Parte de la complejidad del tema será encontrar indicadores fáciles de reproducir y que logren medir ese progreso en diversos niveles territoriales. El índice de progreso social (IPS) permite en gran medida este análisis de desarrollo sostenible. El IPS es una medida del bienestar compuesta por los resultados exclusivamente sociales y ambientales. Por lo tanto, complementa la medida económica del progreso como el PIB per cápita. Tanto el IPS como los ODS miden el bienestar humano a escala global e incluyen una amplia gama de indicadores. Pero el marco del IPS hace un mejor trabajo en la comunicación de los avances, ya que se descompone en las dimensiones y los componentes. Así, es más fácil para los políticos discernir si se necesitan mejoras a lo largo de los sectores de necesidades básicas y fundamentos de bienestar o de oportunidades.

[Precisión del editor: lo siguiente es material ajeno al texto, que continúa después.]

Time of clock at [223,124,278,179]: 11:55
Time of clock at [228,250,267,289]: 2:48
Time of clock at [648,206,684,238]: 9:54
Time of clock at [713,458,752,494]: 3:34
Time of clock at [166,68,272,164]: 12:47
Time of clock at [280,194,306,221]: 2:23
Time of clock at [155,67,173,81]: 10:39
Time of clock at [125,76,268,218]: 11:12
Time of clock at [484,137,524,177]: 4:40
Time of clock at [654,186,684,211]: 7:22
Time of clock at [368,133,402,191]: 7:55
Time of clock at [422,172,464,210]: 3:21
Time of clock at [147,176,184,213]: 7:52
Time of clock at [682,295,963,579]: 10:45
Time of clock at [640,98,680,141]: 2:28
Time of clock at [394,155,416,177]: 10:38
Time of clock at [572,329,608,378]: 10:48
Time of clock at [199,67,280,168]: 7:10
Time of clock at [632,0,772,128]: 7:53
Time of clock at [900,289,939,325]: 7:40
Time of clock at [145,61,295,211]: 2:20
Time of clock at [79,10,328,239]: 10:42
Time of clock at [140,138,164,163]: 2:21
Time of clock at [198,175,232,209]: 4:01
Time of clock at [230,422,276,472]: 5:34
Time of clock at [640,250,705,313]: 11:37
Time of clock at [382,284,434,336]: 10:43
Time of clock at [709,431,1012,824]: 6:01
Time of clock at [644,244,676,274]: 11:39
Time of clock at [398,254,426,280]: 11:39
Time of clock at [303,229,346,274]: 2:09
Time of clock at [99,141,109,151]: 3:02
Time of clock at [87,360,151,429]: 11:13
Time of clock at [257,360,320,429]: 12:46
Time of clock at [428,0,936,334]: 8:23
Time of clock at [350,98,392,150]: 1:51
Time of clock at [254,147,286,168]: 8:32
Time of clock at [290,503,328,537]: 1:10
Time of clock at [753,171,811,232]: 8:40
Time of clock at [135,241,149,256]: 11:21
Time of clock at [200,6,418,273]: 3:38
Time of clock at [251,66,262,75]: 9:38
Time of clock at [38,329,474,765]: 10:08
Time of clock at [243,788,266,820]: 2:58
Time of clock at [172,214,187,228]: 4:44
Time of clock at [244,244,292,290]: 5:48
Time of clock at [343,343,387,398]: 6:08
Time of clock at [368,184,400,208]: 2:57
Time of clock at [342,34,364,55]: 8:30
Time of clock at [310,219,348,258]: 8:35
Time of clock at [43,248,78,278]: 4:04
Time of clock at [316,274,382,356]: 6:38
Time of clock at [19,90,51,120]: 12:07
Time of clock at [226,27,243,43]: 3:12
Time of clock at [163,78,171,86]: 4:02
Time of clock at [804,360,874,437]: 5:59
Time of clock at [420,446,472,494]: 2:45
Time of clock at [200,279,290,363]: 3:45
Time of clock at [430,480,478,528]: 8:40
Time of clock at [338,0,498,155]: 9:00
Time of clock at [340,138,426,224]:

Paraguay logró plantearse metas claras para el 2030 en medir y valuar el progreso de los proyectos de inversión social del Estado. Este proyecto ambicioso surgió de «un amplio consenso social acerca de la visión del futuro» de ese país, según el ministro de Planificación. En Guatemala, desde el 2013 se han realizado consultas con diversos sectores y grupos, en las cuales 843 personas opinaron cuál era la Guatemala que deseaban para el 2030. Tener esta perspectiva sobre el futuro no es tarea sencilla cuando no se conoce con certeza cómo estamos actualmente.
Guatemala es un país muy estudiado a nivel teórico. Sin embargo, el Estado no tiene buenos registros estadísticos. Existen subregistros y malos registros. La falta de un censo actualizado, la falta de encuestas a nivel de regiones y la generación de registros de salud, educación, recursos naturales o registros municipales no comparables entre sí complican el ejercicio de evaluar el progreso. Debemos exigirnos, como sociedad, invertir en medirnos constantemente y en modificar nuestra capacidad estadística tanto a nivel nacional como a nivel de municipalidades.
Seamos ambiciosos como los paraguayos y planteémonos metas nacionales de progreso social, medibles con indicadores claros y reales, teniendo en cuenta los ODM en los que fallamos y los ODS a priorizar como nación.